GIVEN REQUEST
Copy every line of the material below word for word, and leave the pictures out of your copy.

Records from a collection
-=-=-

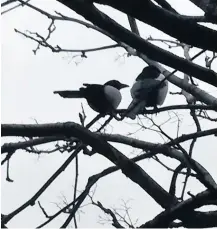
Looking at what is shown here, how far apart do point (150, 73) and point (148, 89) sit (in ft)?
1.40

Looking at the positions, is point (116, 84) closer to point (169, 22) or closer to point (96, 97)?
point (96, 97)

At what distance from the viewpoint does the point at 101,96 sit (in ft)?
17.4

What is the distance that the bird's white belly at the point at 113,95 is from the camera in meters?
5.55

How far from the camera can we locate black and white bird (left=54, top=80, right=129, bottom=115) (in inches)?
185

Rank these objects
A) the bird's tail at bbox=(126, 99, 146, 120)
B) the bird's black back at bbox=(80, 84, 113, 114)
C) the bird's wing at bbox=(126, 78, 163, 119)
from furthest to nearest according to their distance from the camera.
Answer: the bird's wing at bbox=(126, 78, 163, 119), the bird's black back at bbox=(80, 84, 113, 114), the bird's tail at bbox=(126, 99, 146, 120)

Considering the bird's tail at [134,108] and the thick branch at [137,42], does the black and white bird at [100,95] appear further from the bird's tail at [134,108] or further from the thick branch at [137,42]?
the thick branch at [137,42]

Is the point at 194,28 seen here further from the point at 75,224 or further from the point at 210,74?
the point at 75,224

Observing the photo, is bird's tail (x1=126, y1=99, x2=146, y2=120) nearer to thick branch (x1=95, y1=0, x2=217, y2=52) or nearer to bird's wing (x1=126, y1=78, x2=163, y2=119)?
bird's wing (x1=126, y1=78, x2=163, y2=119)

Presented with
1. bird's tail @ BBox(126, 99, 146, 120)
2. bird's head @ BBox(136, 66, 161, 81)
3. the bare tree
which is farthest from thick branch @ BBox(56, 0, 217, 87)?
bird's head @ BBox(136, 66, 161, 81)

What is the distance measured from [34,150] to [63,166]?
4.32ft

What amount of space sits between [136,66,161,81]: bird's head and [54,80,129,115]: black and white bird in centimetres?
57

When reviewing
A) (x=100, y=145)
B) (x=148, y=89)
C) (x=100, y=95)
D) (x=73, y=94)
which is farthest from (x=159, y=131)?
(x=148, y=89)

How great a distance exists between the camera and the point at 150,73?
648cm

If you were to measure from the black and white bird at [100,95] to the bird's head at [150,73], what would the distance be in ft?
1.87
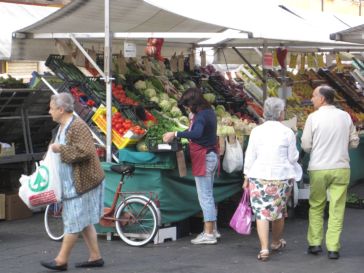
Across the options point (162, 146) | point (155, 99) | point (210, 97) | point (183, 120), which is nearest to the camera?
point (162, 146)

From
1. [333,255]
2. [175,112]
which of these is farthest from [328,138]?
[175,112]

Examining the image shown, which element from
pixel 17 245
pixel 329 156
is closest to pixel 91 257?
pixel 17 245

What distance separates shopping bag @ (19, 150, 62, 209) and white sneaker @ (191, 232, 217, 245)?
7.34 ft

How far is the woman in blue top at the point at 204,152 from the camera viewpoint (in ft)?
28.6

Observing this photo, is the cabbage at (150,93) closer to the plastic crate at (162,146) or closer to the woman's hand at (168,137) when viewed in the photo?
the plastic crate at (162,146)

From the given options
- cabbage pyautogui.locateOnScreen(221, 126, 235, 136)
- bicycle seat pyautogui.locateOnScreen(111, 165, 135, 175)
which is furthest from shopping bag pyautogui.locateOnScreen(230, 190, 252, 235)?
bicycle seat pyautogui.locateOnScreen(111, 165, 135, 175)

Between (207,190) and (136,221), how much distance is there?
2.82ft

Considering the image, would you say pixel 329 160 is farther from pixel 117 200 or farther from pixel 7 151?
pixel 7 151

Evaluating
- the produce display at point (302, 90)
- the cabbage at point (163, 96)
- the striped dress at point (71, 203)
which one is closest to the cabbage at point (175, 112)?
the cabbage at point (163, 96)

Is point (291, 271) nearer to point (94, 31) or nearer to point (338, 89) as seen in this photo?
point (94, 31)

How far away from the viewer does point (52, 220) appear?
9.30 metres

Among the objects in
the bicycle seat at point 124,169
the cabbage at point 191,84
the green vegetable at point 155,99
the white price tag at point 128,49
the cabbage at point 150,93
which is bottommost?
the bicycle seat at point 124,169

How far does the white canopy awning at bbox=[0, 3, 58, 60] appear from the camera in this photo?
10477mm

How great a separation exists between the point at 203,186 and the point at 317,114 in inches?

-=-=-

RESPONSE TO THE EXERCISE
Looking at what is shown here, how far apart do point (150, 73) and point (148, 89) sit (in ft)?
1.40

Looking at the positions, is point (116, 84) closer to point (169, 22) or closer to point (96, 97)?
point (96, 97)

At what distance from the viewpoint does the point at 101,96 sit (in ft)?
17.4

What is the distance that the bird's white belly at the point at 113,95 is from the camera in meters?
5.55

How far from the camera can we locate black and white bird (left=54, top=80, right=129, bottom=115) (in inches)?
185

Rank these objects
A) the bird's tail at bbox=(126, 99, 146, 120)
B) the bird's black back at bbox=(80, 84, 113, 114)
C) the bird's wing at bbox=(126, 78, 163, 119)
from furthest to nearest according to their distance from the camera.
Answer: the bird's wing at bbox=(126, 78, 163, 119), the bird's black back at bbox=(80, 84, 113, 114), the bird's tail at bbox=(126, 99, 146, 120)

Considering the bird's tail at [134,108] and the thick branch at [137,42], does the black and white bird at [100,95] appear further from the bird's tail at [134,108] or further from the thick branch at [137,42]?
the thick branch at [137,42]

Is the point at 194,28 seen here further from the point at 75,224 or further from the point at 210,74?
the point at 75,224

Observing the photo, is bird's tail (x1=126, y1=99, x2=146, y2=120) nearer to thick branch (x1=95, y1=0, x2=217, y2=52) or nearer to bird's wing (x1=126, y1=78, x2=163, y2=119)?
bird's wing (x1=126, y1=78, x2=163, y2=119)

Presented with
1. bird's tail @ BBox(126, 99, 146, 120)
2. bird's head @ BBox(136, 66, 161, 81)
3. the bare tree
which is farthest from thick branch @ BBox(56, 0, 217, 87)?
bird's head @ BBox(136, 66, 161, 81)

What is the distance measured from [34,150] to [63,166]?
4.32ft

What amount of space sits between [136,66,161,81]: bird's head and [54,80,129,115]: black and white bird in centimetres?
57

When reviewing
A) (x=100, y=145)
B) (x=148, y=89)
C) (x=100, y=95)
D) (x=73, y=94)
which is farthest from (x=159, y=131)?
(x=148, y=89)

How great a distance exists between the camera and the point at 150,73?
648cm

If you were to measure from the black and white bird at [100,95] to the bird's head at [150,73], what would the distance be in ft?
1.87
Across the options point (162, 146) | point (155, 99) | point (210, 97) | point (183, 120), which is nearest to the camera?
point (162, 146)

From
1. [333,255]
2. [175,112]
which of these is farthest from [328,138]?
[175,112]

Examining the image shown, which element from
pixel 17 245
pixel 329 156
is closest to pixel 91 257?
pixel 17 245

What distance separates shopping bag @ (19, 150, 62, 209) and white sneaker @ (191, 232, 217, 245)?
7.34 ft

How far is the woman in blue top at the point at 204,152 from the camera viewpoint (in ft)?
28.6

Observing this photo, is the cabbage at (150,93) closer to the plastic crate at (162,146) or closer to the woman's hand at (168,137) when viewed in the photo?
the plastic crate at (162,146)

From the given options
- cabbage pyautogui.locateOnScreen(221, 126, 235, 136)
- bicycle seat pyautogui.locateOnScreen(111, 165, 135, 175)
which is furthest from shopping bag pyautogui.locateOnScreen(230, 190, 252, 235)?
bicycle seat pyautogui.locateOnScreen(111, 165, 135, 175)

Between (207,190) and (136,221), how much distance is there?
2.82ft

Considering the image, would you say pixel 329 160 is farther from pixel 117 200 or farther from pixel 7 151?
pixel 7 151

Evaluating
- the produce display at point (302, 90)
- the cabbage at point (163, 96)
- the striped dress at point (71, 203)
which one is closest to the cabbage at point (175, 112)?
the cabbage at point (163, 96)

Is point (291, 271) nearer to point (94, 31) or nearer to point (338, 89) as seen in this photo?
point (94, 31)

How far away from the viewer does point (52, 220) appear?
9.30 metres

Among the objects in
the bicycle seat at point 124,169
the cabbage at point 191,84
the green vegetable at point 155,99
the white price tag at point 128,49
the cabbage at point 150,93
which is bottommost?
the bicycle seat at point 124,169

How far does the white canopy awning at bbox=[0, 3, 58, 60] appear from the camera in this photo?
10477mm

How great a separation exists between the point at 203,186 and the point at 317,114 in inches?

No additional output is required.